TASK STATEMENT ▸ Please figure out how many lines in the material contain "africanus", and give only that number.

MATERIAL SUPPLIED ▸

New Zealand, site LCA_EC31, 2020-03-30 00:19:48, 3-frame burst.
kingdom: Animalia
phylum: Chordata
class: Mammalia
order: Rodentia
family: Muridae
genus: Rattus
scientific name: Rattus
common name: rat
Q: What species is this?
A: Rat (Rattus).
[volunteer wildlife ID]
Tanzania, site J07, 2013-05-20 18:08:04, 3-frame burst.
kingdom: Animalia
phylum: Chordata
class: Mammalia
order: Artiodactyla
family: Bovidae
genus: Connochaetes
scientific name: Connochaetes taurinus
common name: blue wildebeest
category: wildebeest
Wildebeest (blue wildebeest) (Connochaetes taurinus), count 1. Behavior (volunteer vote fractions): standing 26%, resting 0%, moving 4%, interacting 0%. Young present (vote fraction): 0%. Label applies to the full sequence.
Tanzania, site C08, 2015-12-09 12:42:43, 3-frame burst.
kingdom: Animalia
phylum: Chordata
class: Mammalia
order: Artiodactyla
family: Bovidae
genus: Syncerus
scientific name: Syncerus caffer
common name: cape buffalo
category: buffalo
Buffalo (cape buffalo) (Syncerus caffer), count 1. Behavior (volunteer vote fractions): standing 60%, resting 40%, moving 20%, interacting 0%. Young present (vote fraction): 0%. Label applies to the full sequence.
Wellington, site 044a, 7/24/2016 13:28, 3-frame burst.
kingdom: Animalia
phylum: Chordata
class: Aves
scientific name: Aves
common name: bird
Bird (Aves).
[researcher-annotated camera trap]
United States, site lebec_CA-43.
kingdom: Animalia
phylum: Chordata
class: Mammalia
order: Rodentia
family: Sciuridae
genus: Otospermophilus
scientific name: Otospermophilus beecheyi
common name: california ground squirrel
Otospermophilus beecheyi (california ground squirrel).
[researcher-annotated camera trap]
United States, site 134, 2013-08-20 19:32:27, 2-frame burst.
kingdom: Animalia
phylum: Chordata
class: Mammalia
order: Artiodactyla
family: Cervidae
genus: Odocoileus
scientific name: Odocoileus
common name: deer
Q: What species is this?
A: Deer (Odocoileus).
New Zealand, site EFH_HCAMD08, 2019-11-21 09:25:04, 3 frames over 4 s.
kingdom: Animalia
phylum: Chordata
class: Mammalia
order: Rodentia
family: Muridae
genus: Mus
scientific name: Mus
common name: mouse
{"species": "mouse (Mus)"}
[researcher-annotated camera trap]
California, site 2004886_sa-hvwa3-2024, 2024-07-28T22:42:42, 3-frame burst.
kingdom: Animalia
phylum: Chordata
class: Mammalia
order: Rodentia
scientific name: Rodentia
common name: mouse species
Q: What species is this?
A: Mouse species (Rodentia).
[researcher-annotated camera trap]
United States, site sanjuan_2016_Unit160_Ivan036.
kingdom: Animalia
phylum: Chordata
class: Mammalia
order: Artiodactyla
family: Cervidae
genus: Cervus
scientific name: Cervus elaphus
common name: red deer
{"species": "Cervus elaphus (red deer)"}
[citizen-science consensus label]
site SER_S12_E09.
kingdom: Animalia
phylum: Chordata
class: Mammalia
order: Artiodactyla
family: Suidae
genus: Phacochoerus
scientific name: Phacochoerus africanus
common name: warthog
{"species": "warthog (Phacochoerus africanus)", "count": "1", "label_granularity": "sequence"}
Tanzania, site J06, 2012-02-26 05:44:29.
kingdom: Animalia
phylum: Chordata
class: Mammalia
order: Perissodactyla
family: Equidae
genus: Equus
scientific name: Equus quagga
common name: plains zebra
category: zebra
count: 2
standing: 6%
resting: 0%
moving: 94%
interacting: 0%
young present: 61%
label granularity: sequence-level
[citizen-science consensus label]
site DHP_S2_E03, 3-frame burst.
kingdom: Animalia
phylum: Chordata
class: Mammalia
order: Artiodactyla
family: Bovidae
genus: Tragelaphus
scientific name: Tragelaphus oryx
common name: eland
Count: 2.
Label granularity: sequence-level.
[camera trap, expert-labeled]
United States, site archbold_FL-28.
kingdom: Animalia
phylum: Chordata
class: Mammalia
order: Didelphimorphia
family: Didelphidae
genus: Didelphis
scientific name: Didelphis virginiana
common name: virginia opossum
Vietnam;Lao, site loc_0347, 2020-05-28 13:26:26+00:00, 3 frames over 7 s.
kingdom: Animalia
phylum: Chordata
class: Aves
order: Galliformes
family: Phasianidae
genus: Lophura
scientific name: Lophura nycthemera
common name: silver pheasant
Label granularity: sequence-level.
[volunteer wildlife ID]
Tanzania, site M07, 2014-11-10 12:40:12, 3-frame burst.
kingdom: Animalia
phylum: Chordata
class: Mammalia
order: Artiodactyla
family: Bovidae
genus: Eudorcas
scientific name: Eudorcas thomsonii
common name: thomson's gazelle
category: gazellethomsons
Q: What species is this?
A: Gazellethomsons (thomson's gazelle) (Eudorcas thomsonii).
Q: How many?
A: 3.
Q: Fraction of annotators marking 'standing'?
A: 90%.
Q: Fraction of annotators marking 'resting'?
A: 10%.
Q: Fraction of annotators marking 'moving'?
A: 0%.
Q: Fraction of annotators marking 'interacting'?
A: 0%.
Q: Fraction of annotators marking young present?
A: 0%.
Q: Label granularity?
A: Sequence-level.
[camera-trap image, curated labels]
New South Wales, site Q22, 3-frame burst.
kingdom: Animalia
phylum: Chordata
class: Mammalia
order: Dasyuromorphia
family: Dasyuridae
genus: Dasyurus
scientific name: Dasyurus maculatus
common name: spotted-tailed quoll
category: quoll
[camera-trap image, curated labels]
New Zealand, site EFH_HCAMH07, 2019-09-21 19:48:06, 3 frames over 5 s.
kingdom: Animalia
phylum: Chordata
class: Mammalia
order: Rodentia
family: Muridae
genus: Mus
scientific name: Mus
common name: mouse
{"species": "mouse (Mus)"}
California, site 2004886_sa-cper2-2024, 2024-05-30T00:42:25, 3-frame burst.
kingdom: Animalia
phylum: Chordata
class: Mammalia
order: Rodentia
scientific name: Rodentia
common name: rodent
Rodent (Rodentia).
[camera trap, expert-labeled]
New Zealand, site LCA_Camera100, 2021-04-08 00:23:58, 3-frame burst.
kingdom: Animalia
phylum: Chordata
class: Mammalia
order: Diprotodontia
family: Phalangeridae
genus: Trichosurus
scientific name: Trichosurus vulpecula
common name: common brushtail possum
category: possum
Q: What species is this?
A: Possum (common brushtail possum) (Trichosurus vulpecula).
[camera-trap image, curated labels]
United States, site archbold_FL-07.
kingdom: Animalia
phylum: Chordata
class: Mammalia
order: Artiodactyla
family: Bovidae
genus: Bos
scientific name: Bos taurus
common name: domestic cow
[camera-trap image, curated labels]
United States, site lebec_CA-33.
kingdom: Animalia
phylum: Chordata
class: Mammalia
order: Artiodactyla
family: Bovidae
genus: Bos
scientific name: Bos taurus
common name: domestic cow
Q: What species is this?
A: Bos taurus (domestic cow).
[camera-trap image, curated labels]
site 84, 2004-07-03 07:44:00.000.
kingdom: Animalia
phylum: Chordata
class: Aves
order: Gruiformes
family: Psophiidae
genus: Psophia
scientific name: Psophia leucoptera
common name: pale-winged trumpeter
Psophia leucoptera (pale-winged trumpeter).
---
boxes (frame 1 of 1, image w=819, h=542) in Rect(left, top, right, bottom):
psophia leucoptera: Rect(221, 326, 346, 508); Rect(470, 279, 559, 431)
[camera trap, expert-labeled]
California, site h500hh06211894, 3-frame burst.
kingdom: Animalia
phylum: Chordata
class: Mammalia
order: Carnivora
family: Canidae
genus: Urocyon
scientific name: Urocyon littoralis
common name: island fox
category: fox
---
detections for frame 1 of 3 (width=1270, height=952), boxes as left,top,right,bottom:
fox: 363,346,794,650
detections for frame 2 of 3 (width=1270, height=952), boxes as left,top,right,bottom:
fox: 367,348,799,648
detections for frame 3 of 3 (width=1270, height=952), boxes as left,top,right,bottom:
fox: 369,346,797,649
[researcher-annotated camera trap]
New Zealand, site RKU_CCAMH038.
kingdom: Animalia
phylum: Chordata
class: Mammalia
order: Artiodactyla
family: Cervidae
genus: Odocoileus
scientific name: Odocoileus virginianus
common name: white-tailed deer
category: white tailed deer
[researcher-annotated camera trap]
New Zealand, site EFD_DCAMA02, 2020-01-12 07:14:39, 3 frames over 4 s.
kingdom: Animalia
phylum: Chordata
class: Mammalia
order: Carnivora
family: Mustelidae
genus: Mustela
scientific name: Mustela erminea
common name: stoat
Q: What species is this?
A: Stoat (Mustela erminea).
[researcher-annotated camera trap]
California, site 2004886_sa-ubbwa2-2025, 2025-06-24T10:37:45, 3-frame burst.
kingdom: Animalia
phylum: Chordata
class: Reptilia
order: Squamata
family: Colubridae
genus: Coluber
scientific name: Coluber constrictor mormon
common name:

ANSWER TO THIS EXERCISE ▸ 2